I understand that but, as I said, we as Leaders have a role to think about how we might help to do this. As I have said, I am not completely convinced that just this move would change that, but I am very happy to have conversations about ways we can try to improve Question Time. I agree that it is an extremely important and valuable part of the work of the House.
As noble Lords will be aware, apart from overseeing proceedings in the Chamber, the Lord Speaker plays a key role in the Lords administration as the chairman of the House of Lords Commission. In this regard, we have seen recent reform with new governance arrangements agreed only last year on the back of the recommendations of a Leader’s Group established by my noble friend Lady Stowell of Beeston. That group’s recommendations were accepted by the House last May and have led to a refreshed and streamlined domestic committee structure and the new role of Senior Deputy Speaker, ably filled by the noble Lord, Lord McFall. The Lord Speaker is at the apex of this new structure and his partnerships with the party leaders, the Convenor of the Cross Benches and the Clerk of the Parliaments are at the heart of the decisions that direct the way the House is run.
The Lord Speaker is also ultimately responsible for security on the Lords part of the Parliamentary Estate—a responsibility that will assume only greater importance following the tragic events of last week. In this respect, he has a heavy burden to bear on our behalf and he does so with admirable grace and common sense. As my noble friend Lord Cormack and the noble Lord, Lord Haskel, recognised, he also has a very significant role representing the House on ceremonial occasions and as an ambassador at home and abroad. I entirely agree with the noble Lord, Lord Haskel, about the important role that the Lord Speaker has in our outreach work, including the excellent Peers in Schools initiative. The Lord Speaker also takes extremely seriously the reputation of this House. I entirely endorse the comments that we are very grateful to him for the way he has been leading us in this regard. I hope we will all continue to support him to do so, because this is an extremely important role and we are very lucky to have him as an advocate for us.
I thank everybody who has contributed to this important debate. As I indicated at the beginning of my remarks, I do not intend to initiate an official review of the role of the Lord Speaker. As I am sure noble Lords will understand, there are other priorities on which I believe we should be focused—to name just a few, the increased legislation this House will be scrutinising as a result of Brexit; plans for the restoration and renewal of the Palace; and, of course, the security reviews that are now under way as a result of last week’s terrible events.

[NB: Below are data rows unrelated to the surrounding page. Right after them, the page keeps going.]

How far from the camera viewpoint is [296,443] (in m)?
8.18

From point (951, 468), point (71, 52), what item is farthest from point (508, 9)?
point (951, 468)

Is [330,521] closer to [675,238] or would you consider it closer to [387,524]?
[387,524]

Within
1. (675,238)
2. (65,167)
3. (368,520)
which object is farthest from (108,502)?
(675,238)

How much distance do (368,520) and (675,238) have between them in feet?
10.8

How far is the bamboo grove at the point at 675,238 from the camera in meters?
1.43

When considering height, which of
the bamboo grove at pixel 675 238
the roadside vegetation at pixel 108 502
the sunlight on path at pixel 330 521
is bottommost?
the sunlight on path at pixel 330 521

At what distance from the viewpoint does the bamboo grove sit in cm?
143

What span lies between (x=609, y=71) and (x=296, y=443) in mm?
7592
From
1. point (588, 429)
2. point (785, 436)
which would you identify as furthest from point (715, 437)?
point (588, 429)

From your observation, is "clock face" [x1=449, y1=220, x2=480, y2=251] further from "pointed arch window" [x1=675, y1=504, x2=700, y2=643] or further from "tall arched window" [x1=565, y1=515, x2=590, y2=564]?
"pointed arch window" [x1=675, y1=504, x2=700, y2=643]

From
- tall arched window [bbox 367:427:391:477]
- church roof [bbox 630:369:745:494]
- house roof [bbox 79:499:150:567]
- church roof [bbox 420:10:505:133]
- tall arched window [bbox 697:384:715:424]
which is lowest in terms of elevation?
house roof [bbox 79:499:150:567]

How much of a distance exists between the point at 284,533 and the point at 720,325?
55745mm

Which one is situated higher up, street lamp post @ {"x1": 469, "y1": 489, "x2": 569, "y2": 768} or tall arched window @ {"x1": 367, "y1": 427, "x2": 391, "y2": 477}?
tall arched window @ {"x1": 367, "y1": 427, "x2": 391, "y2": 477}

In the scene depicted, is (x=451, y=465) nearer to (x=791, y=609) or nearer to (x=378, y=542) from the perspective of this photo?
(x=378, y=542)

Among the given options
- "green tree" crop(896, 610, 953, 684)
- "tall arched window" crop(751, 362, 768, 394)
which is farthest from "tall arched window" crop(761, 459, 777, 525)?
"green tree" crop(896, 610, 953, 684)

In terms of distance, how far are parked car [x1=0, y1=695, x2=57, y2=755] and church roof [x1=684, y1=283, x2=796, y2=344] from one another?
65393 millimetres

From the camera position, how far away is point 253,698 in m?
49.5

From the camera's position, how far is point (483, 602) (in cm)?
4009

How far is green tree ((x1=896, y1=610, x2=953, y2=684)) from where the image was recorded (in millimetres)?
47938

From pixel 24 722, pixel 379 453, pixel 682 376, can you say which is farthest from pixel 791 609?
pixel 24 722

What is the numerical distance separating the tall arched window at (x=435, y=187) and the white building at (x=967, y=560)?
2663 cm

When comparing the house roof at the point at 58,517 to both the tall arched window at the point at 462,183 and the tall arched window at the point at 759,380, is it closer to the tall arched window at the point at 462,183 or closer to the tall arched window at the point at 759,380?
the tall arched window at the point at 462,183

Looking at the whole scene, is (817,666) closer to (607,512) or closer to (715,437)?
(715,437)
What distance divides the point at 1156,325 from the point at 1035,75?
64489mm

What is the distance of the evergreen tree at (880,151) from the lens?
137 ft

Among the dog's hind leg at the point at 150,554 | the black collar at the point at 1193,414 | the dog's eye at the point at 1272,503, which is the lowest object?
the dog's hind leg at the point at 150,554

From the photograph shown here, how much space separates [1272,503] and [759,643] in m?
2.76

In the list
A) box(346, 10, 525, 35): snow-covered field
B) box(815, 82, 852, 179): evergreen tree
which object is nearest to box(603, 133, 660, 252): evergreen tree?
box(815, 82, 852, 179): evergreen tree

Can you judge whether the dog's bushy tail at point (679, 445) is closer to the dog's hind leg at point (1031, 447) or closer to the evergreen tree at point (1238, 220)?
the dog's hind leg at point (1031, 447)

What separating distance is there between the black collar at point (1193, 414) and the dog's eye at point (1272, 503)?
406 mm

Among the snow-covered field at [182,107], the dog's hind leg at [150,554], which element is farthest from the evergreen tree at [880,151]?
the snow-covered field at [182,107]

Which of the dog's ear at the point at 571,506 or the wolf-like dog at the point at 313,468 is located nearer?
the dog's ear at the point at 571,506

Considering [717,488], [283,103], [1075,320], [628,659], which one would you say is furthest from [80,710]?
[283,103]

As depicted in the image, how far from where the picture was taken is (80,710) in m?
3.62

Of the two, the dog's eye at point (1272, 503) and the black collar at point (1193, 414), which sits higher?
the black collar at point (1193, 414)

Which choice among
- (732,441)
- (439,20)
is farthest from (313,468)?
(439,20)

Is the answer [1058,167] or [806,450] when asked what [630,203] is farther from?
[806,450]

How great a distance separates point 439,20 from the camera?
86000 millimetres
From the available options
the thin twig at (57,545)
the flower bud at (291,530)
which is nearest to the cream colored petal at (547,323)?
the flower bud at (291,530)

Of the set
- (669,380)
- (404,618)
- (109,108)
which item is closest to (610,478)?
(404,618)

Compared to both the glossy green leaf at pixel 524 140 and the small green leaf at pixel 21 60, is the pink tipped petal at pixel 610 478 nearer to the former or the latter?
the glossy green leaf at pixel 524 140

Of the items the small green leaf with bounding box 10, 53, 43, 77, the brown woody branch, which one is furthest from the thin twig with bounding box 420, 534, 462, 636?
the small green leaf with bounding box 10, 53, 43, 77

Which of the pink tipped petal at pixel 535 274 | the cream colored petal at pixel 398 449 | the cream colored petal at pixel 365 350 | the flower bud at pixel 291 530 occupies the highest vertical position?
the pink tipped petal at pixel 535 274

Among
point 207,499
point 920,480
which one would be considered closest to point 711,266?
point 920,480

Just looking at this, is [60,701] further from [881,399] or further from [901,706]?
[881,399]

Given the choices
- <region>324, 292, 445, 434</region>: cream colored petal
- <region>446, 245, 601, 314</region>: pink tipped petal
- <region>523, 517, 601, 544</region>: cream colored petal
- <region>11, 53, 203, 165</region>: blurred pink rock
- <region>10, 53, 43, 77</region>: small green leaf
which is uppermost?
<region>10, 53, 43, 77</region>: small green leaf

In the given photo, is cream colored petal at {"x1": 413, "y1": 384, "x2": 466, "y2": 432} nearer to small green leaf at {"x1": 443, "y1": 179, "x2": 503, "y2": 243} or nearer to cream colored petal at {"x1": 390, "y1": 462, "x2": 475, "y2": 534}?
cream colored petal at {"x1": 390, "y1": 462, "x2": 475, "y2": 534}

Ultimately, of course, this is a matter for the House to decide, with the option to bring forward proposals to the Procedure Committee being available to each noble Lord. As I hope I have indicated, I will keep an open mind about the working practices and procedures of the House more generally, and I of course appreciate that there is always room for improvement, so I am grateful for the opportunity to hear the views of noble Lords. I look forward to further conversations on this.
Motion to Adjourn
My Lords, I beg to move that the House do now adjourn.
My Lords, I think I do have a role here: that the House do now adjourn.